CTO Playbook: First 90 Days at an Early-Stage Startup

# CTO Playbook: First 90 Days at an Early-Stage Startup

You just got the title. Maybe you were employee #3 and the founder said "you're CTO now." Maybe you left a staff role at a Series C company to take the leap. Either way, you have 90 days before the decisions you make calcify into the architecture your team will fight against for the next three years.

Most first-time CTOs spend those 90 days writing code. The ones who succeed spend them making decisions.

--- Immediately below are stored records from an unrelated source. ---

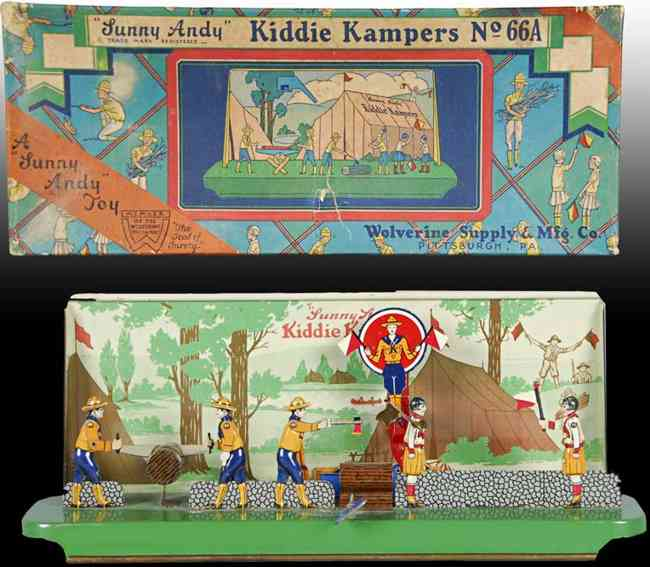 wolverine 66a blech spielzeug sunny andy kiddie camper uhrwerk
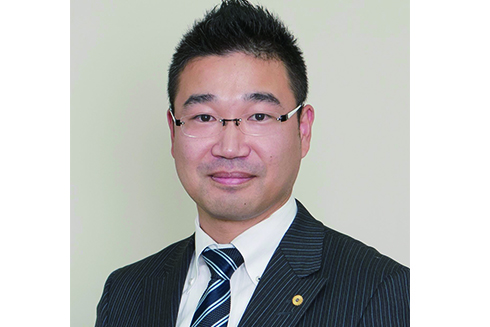 ふく社会保険労務士事務所 大分・福岡オフィス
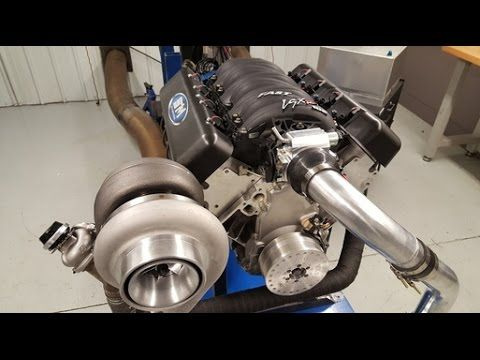 Lsfree Part 4 Efi Components Intake And Fuel Injectors Turbocharger And Related Components Youtube Turbocharger Turbo System Automotive Mechanic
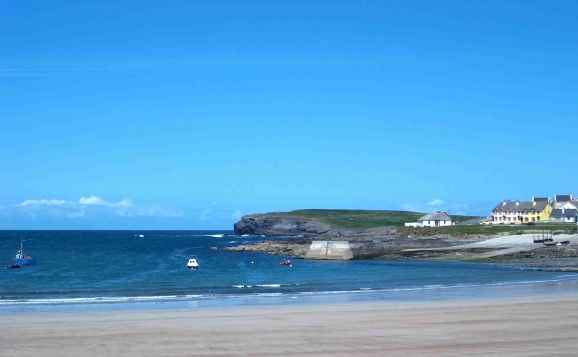 Kilkee Holiday Homes-Kilkee-Clare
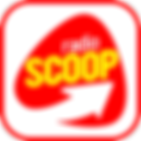 radio scoop.png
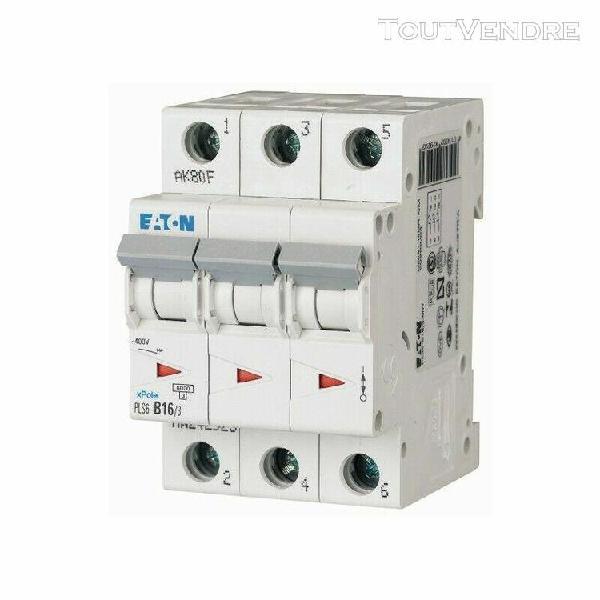 pls6-c16/3-mw 242949 eaton electric disjoncteur modulaire, 1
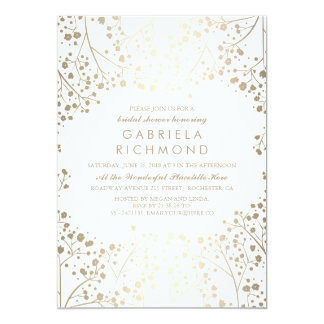 Gold and White Baby's Breath Bridal Shower Card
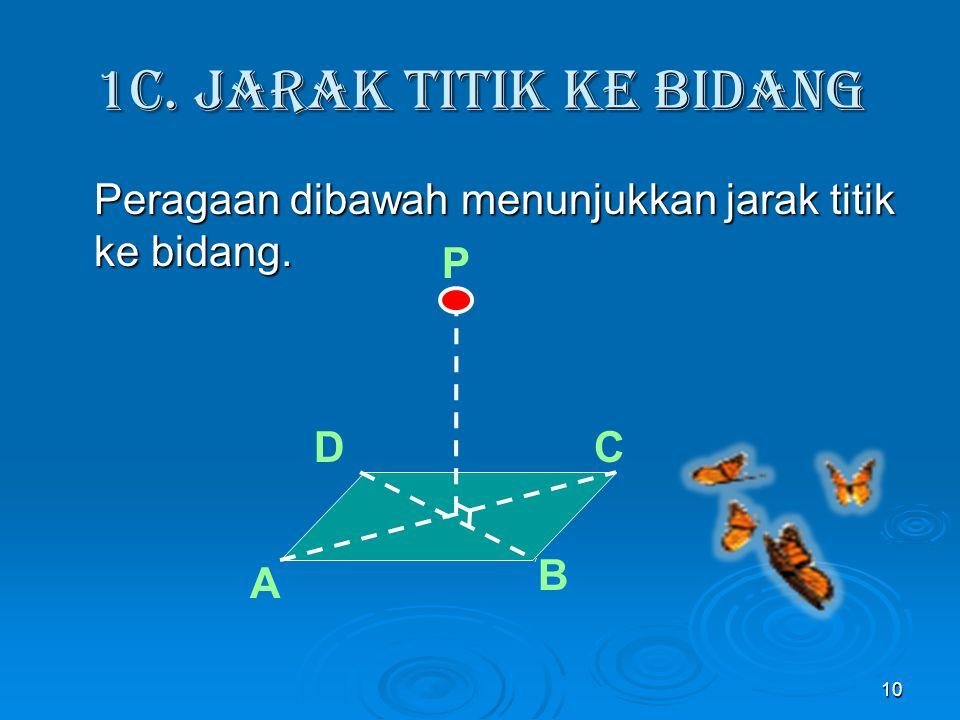 1c. Jarak titik ke Bidang Peragaan dibawah menunjukkan jarak titik ke bidang. P D C B A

The 7 Decisions That Define 3 Years

Here is what nobody tells you in the "how to be a CTO" Medium posts: the technical choices you make in your first quarter are not really about technology. They are about organizational constraints. You are choosing the failure modes your company will experience at 10x scale. You are choosing the hiring profile of every engineer who joins after you. You are choosing how fast your team can ship when the board asks why revenue is not growing.

These seven decisions are the ones we have seen matter most across dozens of early-stage engagements. Get them right, and you buy yourself 18-24 months of compounding velocity. Get them wrong, and you will spend those same months rewriting.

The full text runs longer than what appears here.